→ **Stated problem**: Rewrite the material below, changing "metal railing" to "steel railing" and keeping every other word unchanged. Leave the pictures out of your answer.

→ **Exercise inputs**:
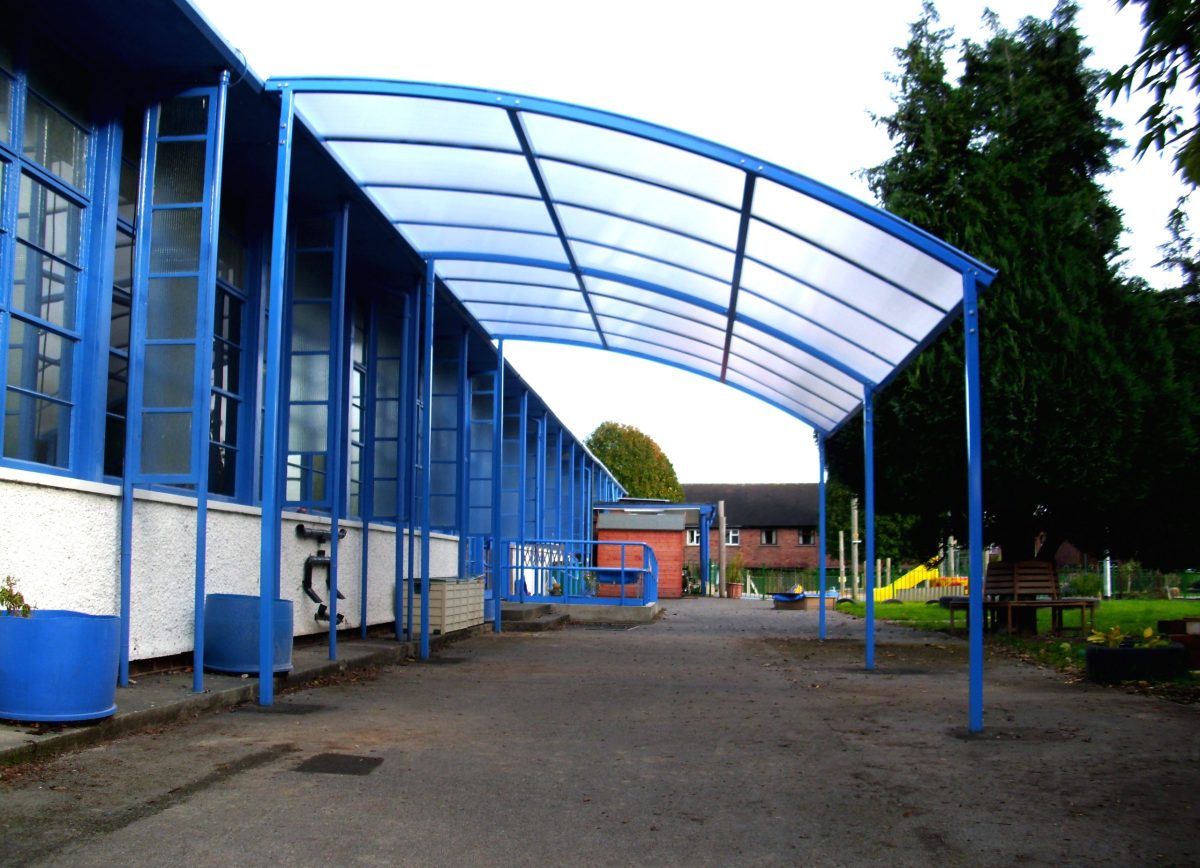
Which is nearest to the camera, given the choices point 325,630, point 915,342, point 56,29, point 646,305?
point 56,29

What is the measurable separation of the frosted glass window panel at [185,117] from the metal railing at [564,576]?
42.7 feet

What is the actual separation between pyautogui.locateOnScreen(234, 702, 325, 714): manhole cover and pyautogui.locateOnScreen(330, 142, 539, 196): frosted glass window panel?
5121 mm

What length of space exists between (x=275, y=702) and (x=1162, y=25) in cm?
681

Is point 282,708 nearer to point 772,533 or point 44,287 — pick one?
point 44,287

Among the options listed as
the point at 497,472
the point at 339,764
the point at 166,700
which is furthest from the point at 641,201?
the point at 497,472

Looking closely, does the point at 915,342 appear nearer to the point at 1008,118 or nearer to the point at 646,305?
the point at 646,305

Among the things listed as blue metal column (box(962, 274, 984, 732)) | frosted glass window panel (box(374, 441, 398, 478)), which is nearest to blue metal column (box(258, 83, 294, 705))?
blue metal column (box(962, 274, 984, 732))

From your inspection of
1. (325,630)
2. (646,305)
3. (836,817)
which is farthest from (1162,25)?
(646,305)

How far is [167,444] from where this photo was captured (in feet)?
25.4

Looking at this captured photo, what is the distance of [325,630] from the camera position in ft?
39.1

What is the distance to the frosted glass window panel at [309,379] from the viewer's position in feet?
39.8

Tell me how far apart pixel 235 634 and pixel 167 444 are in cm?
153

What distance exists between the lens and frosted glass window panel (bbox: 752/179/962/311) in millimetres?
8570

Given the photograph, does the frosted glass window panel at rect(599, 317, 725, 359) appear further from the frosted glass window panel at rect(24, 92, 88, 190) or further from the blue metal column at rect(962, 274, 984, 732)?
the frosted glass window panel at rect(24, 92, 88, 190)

→ **Completed task**:
Which is nearest to the camera, given the choices point 325,630, point 915,342, point 56,29, point 646,305?
point 56,29

What is the measurable separation of the frosted glass window panel at [185,117] from the steel railing at [564,576]?
42.7 feet

What is the actual separation between pyautogui.locateOnScreen(234, 702, 325, 714): manhole cover and pyautogui.locateOnScreen(330, 142, 539, 196): frosted glass window panel?
5121 mm

What length of space exists between (x=275, y=702) and (x=1162, y=25) in cm?
681

Is point 282,708 nearer to point 772,533 or point 44,287 — pick one?
point 44,287

Among the options listed as
the point at 497,472
the point at 339,764
the point at 166,700
which is furthest from the point at 641,201?
the point at 497,472

Looking closely, does the point at 915,342 appear nearer to the point at 1008,118 or nearer to the point at 646,305?
the point at 646,305

Among the things listed as blue metal column (box(962, 274, 984, 732)) | frosted glass window panel (box(374, 441, 398, 478)), which is nearest to blue metal column (box(258, 83, 294, 705))?
blue metal column (box(962, 274, 984, 732))

From your inspection of
1. (325,630)
2. (646,305)
3. (836,817)
which is farthest from (1162,25)?
(646,305)

How far is [167,444] from where this photo was captured (in feet)?
25.4

Looking at this captured photo, what is the distance of [325,630] from the camera position in ft?
39.1

What is the distance to the frosted glass window panel at [309,379] from the viewer's position in feet?
39.8

Tell me how far apart pixel 235 634 and pixel 167 444 are in cm?
153

What distance exists between the lens and frosted glass window panel (bbox: 752/179/962/311) in millimetres?
8570

Given the photograph, does the frosted glass window panel at rect(599, 317, 725, 359) appear further from the frosted glass window panel at rect(24, 92, 88, 190) or further from the blue metal column at rect(962, 274, 984, 732)?
the frosted glass window panel at rect(24, 92, 88, 190)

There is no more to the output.